Solving Oversmoothing in GNNs via Nonlocal Message Passing: Algebraic Smoothing and Depth Scalability
Weiqi Guan, Junlin He
TL;DR
The paper investigates how Layer Normalization placement (Pre-LN vs Post-LN) impacts oversmoothing and the curse of depth in attention-based GNNs. It develops a nonlocal message passing scheme with Post-LN that induces algebraic smoothing, providing formal guarantees and avoiding both oversmoothing and depth-related optimization issues. The approach is parameter-efficient and scales to 256 layers, with empirical validation across five benchmarks showing improved depth utilization and competitive accuracy. Together, the work connects diffusion dynamics to practical deep graph learning practice and highlights potential implications for Post-LN configurations in other domains such as LLMs.
Abstract
The relationship between Layer Normalization (LN) placement and the oversmoothing phenomenon remains underexplored. We identify a critical dilemma: Pre-LN architectures avoid oversmoothing but suffer from the curse of depth, while Post-LN architectures bypass the curse of depth but experience oversmoothing. To resolve this, we propose a new method based on Post-LN that induces algebraic smoothing, preventing oversmoothing without the curse of depth.

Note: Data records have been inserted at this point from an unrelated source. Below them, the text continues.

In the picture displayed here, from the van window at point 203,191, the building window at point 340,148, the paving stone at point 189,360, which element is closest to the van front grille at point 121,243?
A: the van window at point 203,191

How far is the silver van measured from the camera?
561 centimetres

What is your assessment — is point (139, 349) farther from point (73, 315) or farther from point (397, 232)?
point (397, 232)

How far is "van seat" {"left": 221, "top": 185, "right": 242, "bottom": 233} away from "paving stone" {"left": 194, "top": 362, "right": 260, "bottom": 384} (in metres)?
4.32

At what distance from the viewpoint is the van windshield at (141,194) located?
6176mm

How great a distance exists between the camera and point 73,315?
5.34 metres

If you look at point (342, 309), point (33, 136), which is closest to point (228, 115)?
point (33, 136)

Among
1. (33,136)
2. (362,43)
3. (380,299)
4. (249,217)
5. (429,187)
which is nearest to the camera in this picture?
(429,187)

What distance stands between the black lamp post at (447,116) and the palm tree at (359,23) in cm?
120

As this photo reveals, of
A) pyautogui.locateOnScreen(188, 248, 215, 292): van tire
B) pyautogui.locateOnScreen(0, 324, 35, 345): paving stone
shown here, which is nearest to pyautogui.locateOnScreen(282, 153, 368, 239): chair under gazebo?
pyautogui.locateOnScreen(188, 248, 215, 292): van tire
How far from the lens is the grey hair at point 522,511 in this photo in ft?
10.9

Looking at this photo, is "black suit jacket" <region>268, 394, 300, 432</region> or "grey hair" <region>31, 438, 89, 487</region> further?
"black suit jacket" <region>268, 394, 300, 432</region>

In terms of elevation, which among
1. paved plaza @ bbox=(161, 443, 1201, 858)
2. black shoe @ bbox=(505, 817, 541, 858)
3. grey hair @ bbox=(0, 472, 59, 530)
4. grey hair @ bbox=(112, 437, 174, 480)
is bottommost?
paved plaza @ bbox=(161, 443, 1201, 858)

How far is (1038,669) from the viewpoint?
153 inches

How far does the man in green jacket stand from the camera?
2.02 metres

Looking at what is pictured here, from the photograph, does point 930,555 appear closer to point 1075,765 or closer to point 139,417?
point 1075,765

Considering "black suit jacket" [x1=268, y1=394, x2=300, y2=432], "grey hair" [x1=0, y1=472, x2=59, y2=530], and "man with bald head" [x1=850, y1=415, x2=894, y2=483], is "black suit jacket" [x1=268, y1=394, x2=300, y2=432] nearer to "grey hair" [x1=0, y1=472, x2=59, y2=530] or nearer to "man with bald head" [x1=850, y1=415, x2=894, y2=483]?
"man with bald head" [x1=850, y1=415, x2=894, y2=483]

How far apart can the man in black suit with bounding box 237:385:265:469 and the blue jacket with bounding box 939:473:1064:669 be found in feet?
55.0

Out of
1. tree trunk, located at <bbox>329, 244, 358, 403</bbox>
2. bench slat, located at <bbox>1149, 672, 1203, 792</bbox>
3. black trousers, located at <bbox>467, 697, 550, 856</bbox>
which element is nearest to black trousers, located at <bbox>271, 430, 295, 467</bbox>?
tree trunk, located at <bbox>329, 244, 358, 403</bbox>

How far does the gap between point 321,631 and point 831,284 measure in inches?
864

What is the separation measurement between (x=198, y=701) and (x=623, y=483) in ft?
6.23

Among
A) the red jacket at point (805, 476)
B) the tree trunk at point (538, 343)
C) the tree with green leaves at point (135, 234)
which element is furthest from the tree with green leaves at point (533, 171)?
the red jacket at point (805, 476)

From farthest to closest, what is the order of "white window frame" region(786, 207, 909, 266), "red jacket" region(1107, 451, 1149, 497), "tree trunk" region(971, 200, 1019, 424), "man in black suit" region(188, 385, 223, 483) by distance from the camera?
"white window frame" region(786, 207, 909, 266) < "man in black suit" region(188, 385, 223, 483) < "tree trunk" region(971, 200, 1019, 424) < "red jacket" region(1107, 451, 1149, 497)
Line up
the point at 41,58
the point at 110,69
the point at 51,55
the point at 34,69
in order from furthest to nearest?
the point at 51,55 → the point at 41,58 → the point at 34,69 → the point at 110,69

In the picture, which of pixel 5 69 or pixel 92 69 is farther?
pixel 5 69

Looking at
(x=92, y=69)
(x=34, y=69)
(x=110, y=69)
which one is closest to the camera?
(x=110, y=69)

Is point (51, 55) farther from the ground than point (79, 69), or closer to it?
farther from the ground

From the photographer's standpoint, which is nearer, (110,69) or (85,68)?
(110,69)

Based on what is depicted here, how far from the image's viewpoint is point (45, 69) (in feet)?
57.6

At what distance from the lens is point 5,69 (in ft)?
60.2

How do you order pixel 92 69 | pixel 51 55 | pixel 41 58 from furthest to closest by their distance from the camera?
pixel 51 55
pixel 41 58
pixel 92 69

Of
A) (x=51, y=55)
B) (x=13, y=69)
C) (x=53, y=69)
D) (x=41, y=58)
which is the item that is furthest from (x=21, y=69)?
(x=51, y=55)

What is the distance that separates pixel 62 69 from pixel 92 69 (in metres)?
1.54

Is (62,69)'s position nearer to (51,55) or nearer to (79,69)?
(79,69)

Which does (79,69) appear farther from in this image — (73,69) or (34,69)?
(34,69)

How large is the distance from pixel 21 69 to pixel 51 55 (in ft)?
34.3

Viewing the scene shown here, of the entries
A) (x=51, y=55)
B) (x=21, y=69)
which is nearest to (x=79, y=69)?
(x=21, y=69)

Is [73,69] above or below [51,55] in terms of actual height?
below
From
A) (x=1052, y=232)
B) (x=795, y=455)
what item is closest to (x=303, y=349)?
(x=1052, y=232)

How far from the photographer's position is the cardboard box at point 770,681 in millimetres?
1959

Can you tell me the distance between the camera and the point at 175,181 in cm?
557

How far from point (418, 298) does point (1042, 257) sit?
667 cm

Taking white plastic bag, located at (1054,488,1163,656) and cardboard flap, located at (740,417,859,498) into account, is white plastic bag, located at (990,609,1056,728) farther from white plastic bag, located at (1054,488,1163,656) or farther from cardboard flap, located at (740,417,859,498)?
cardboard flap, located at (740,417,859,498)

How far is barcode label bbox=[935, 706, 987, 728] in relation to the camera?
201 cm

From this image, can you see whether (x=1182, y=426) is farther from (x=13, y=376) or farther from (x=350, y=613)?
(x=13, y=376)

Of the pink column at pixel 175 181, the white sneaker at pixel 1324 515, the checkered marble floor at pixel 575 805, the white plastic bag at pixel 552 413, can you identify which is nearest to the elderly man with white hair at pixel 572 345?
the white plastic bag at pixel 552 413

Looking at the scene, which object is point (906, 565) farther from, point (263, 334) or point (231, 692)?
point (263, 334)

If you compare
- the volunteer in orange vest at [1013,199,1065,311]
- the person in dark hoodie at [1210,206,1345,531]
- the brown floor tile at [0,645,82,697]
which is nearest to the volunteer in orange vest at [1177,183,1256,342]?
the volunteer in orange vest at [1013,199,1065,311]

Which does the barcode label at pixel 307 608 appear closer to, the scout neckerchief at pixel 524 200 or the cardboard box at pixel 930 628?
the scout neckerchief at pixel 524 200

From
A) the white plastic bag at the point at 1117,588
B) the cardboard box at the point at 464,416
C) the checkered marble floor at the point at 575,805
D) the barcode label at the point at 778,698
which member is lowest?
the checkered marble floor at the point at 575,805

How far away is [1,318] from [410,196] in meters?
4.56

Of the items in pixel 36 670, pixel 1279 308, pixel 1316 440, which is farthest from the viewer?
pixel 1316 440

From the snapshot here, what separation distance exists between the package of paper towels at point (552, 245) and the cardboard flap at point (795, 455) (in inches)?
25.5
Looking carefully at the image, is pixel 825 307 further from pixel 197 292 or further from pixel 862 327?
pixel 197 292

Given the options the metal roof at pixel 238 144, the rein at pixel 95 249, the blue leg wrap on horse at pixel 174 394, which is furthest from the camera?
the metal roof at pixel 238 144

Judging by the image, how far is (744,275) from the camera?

Empirical results across five benchmarks demonstrate that our approach supports deeper networks (up to 256 layers) and improves performance, requiring no additional parameters. Key contributions: Theoretical Characterization: Analysis of LN dynamics and their impact on oversmoothing and the curse of depth. A Principled Solution: A parameter-efficient method that induces algebraic smoothing and avoids oversmoothing and the curse of depth. Empirical Validation: Extensive experiments showing the effectiveness of the method in deeper GNNs.